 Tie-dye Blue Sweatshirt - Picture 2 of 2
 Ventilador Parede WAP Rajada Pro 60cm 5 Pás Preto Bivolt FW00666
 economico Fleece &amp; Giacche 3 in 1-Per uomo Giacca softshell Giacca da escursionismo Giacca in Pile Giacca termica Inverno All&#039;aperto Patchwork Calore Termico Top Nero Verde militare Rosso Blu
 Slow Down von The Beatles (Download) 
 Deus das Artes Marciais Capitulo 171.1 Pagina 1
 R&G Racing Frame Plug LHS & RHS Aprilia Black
------------------------------
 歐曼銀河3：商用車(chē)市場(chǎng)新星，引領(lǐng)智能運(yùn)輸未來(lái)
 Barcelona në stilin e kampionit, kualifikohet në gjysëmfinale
------------------------------
Begin with the line that has "Tie-dye Blue Sweatshirt - Picture 2 of 2" in the listing above and end after the line that has "R&G Racing Frame"; output those lines exactly.

 Tie-dye Blue Sweatshirt - Picture 2 of 2
 Ventilador Parede WAP Rajada Pro 60cm 5 Pás Preto Bivolt FW00666
 economico Fleece &amp; Giacche 3 in 1-Per uomo Giacca softshell Giacca da escursionismo Giacca in Pile Giacca termica Inverno All&#039;aperto Patchwork Calore Termico Top Nero Verde militare Rosso Blu
 Slow Down von The Beatles (Download) 
 Deus das Artes Marciais Capitulo 171.1 Pagina 1
 R&G Racing Frame Plug LHS & RHS Aprilia Black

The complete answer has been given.